Daphne denunciava la corruzione e il narcotraffico dell’isola dell’Europa meridionale, epicentro delle mafie italiane, “base per l’evasione fiscale nell’Unione Europea” come lei stessa denunciava.
“Uno dei progetti sui quali aveva investigato riguardava Elettrogas, c’era molta corruzione e una connessione con l’Italia, tra Gela e Malta in particolare” ha raccontato Corinne Vella.
“In questo momento l’Unione Europea sta per finanziare proprio un gasdotto tra Malta e Gela: di fatto la persona che è accusata della morte di Daphne prenderà un sacco di soldi da quest’affare” – ha aggiunto Stefano Vergine.
A fare il quadro del contesto in cui è stata uccisa Daphne è stato poi Musolino.
“Malta ha un regime più che concorrenziale, al netto si paga il 5% di tasse. Qualunque impresa preferisce andare a Malta. Abbiamo aziende che operano in Italia con concessioni rilasciate da autorità maltesi. Si tratta di un posto molto piccolo, in cui la classe dirigente è meno strutturata e più facilmente corruttibile, e in cui si accumulano davvero tanti soldi”.
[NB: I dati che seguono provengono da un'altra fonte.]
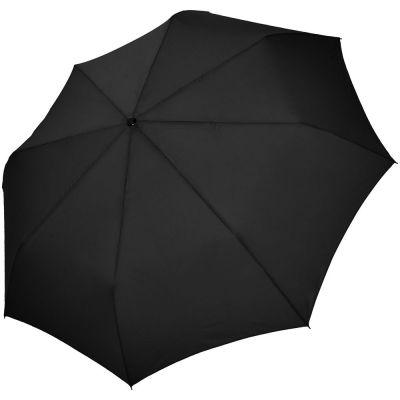 Зонт складной Magic XM Carbon, черный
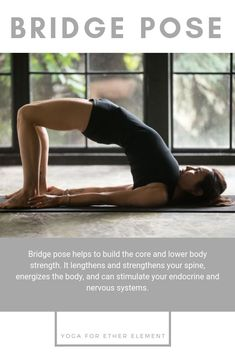 Here are our 7 favorite Ether poses. Poses like Savasana help to tap into the wisdom of the universe. Also poses that focus on the throat like camel pose, fish pose or plow pose are great. Different Types Of Yoga, Mudras, Yoga Breathing, Bikram Yoga, Yin Yoga, Improve Mental Health, Yoga Poses For Beginners, Yoga Sequences, Yoga Flow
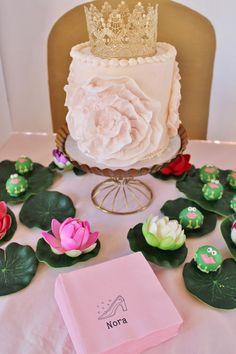 Cake + Cake Balls from a Princess Birthday Party via Kara's Party Ideas | KarasPartyIdeas.com (17)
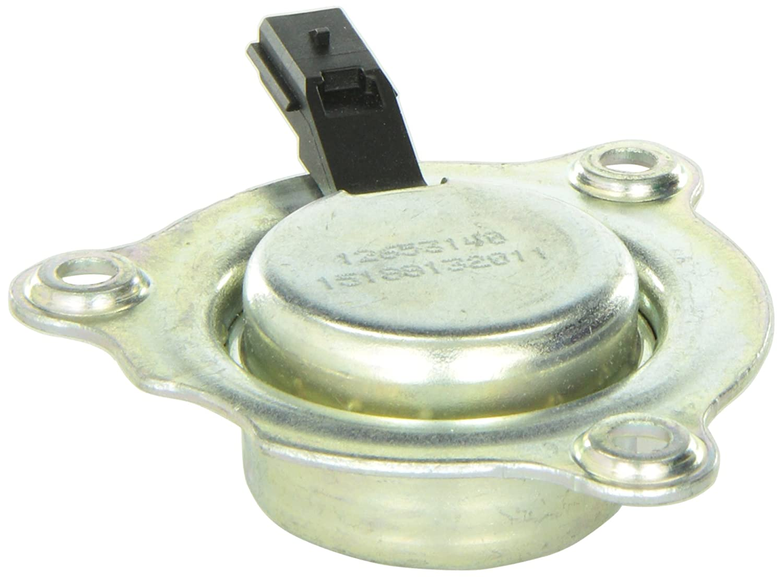 Genuine GM 12585995 Camshaft Position Actuator Magnet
La famiglia di Daphne ha condotto un’indagine privata che ha portato a individuare il primo ministro Muscat come responsabile indiretto. In particolare, ci sono tre processi in corso: al centro ci sono le persone accusate di essere gli esecutori materiali, Vincent Muscat, Alfred e George Degiorgio, e il mandante, Yorgen Fenech, precedentemente accusato dalla giornalista di possedere un fondo segreto a Panama e di aver fatto pressioni sul governo laburista per aggiudicarsi un appalto.
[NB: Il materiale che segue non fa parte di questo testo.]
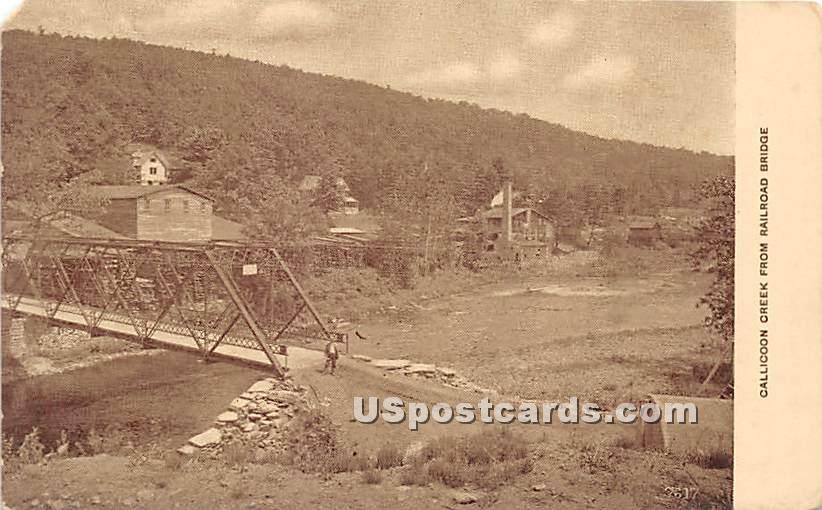 Callicoon Creek - New York NY Postcard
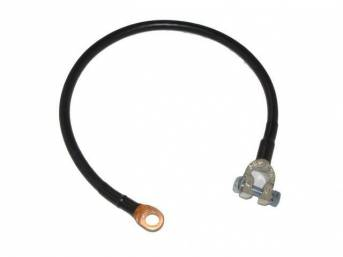 BATTERY POSITIVE CABLE, repro, black sheathed cable, brass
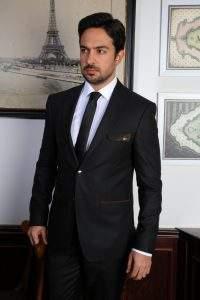 Men's Suits & Tuxedo - SUIT 006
“Muscat aveva creato un clima di impunità nella società maltese e i giornalisti come Daphne non si sentivano protetti. C’è stata una campagna orchestrata dal partito laburista contro il suo lavoro giornalistico” – ha chiarito Vella.
“Quello che l’inchiesta ha messo in luce è che bisognerebbe implementare le leggi sulla criminalità organizzata: le leggi di Malta permettono di perseguire un’organizzazione criminale solo se si sviluppa all’interno dello stesso paese. Ma al crimine organizzato non interessano i confini. Dovrebbero essere sempre garantiti accesso all’informazione e protezione per i giornalisti. Malta è meno attrezzata dell’Italia ad affrontare le mafie”.